Why, then, has this particular Shein trip felt so jarring? It may be down to how little we interrogate (or even acknowledge) what influencers are largely for: with a small handful of exceptions, they function primarily as brand megaphones and PR tools – often for any company or cause, given the right perks or the right price. The values they profess are more often than not dictated by trends, rather than deeply held beliefs. As Rachel Connolly wrote for the Guardian last year after the backlash to Molly-Mae Hague’s infamous “everyone has the same 24 hours in a day” comment: “The vehemence of the response was striking… Nobody needed clairvoyant powers to discern that Hague’s politics would not align with those of a union rep.” The “self-conscious progressivism” of influencers, Connolly wrote, was “mindlessness”. It is “the natural outcome of a politics that is proudly proclaimed when it is of personal benefit but totally unconsidered”.

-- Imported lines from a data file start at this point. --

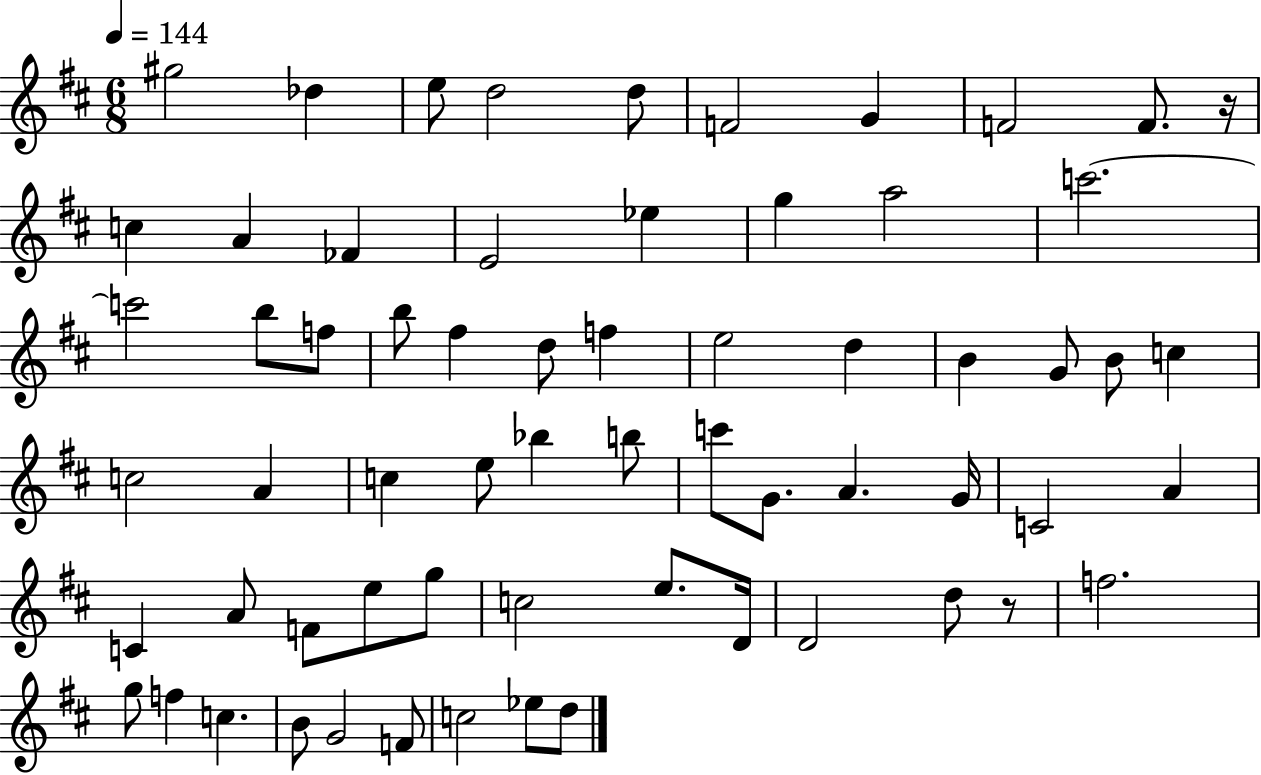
G#5/h Db5/q E5/e D5/h D5/e F4/h G4/q F4/h F4/e. R/s C5/q A4/q FES4/q E4/h Eb5/q G5/q A5/h C6/h. C6/h B5/e F5/e B5/e F#5/q D5/e F5/q E5/h D5/q B4/q G4/e B4/e C5/q C5/h A4/q C5/q E5/e Bb5/q B5/e C6/e G4/e. A4/q. G4/s C4/h A4/q C4/q A4/e F4/e E5/e G5/e C5/h E5/e. D4/s D4/h D5/e R/e F5/h. G5/e F5/q C5/q. B4/e G4/h F4/e C5/h Eb5/e D5/e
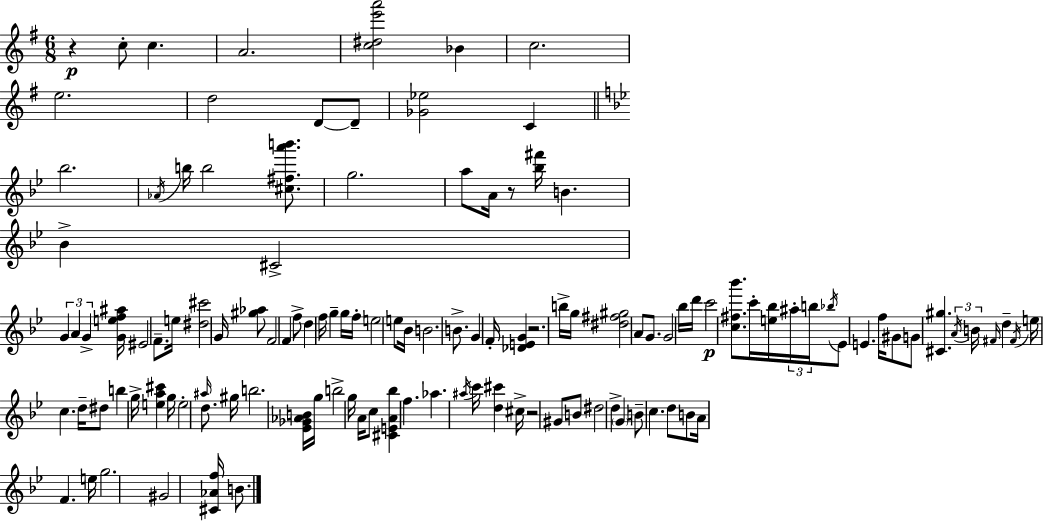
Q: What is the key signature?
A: G major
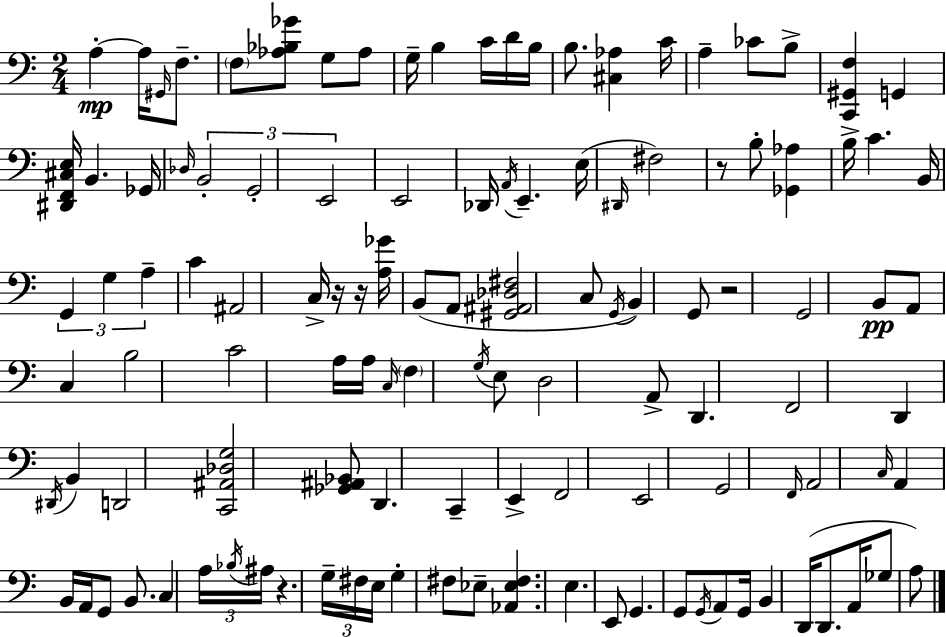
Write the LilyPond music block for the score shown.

{
  \clef bass
  \numericTimeSignature
  \time 2/4
  \key c \major
  a4-.~~\mp a16 \grace { gis,16 } f8.-- | \parenthesize f8 <aes bes ges'>8 g8 aes8 | g16-- b4 c'16 d'16 | b16 b8. <cis aes>4 | \break c'16 a4-- ces'8 b8-> | <c, gis, f>4 g,4 | <dis, f, cis e>16 b,4. | ges,16 \grace { des16 } \tuplet 3/2 { b,2-. | \break g,2-. | e,2 } | e,2 | des,16 \acciaccatura { a,16 } e,4.-- | \break e16( \grace { dis,16 } fis2) | r8 b8-. | <ges, aes>4 b16-> c'4. | b,16 \tuplet 3/2 { g,4 | \break g4 a4-- } | c'4 ais,2 | c16-> r16 r16 <a ges'>16 | b,8( a,8 <gis, ais, des fis>2 | \break c8 \acciaccatura { g,16 }) b,4 | g,8 r2 | g,2 | b,8\pp a,8 | \break c4 b2 | c'2 | a16 a16 \grace { c16 } | \parenthesize f4 \acciaccatura { g16 } e8 d2 | \break a,8-> | d,4. f,2 | d,4 | \acciaccatura { dis,16 } b,4 | \break d,2 | <c, ais, des g>2 | <ges, ais, bes,>8 d,4. | c,4-- e,4-> | \break f,2 | e,2 | g,2 | \grace { f,16 } a,2 | \break \grace { c16 } a,4 b,16 a,16 | g,8 b,8. c4 | \tuplet 3/2 { a16 \acciaccatura { bes16 } ais16 } r4. | \tuplet 3/2 { g16-- fis16 e16 } g4-. | \break fis8 ees8-- <aes, ees fis>4. | e4. | e,8 g,4. | g,8 \acciaccatura { g,16 } a,8 g,16 b,4 | \break d,16( d,8. a,16 | ges8 a8) \bar "|."
}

Not all influencers are interested in making their living via partnerships with fast fashion brands, or harmful companies in any industry for that matter. Many carefully consider who they promote, heavily vetting each and every offer they receive. But we shouldn’t fool ourselves into thinking that the conscientious ones are the norm. The Shein trip was perhaps so astonishing not because it revealed anything about the influencer-brand relationship, but precisely because it was so unashamed in plainly showing us how it operates. Our energy would be better used if we spent less time feigning shock that influencers agree to participate and more on questioning why this relationship could go unchecked in the first place.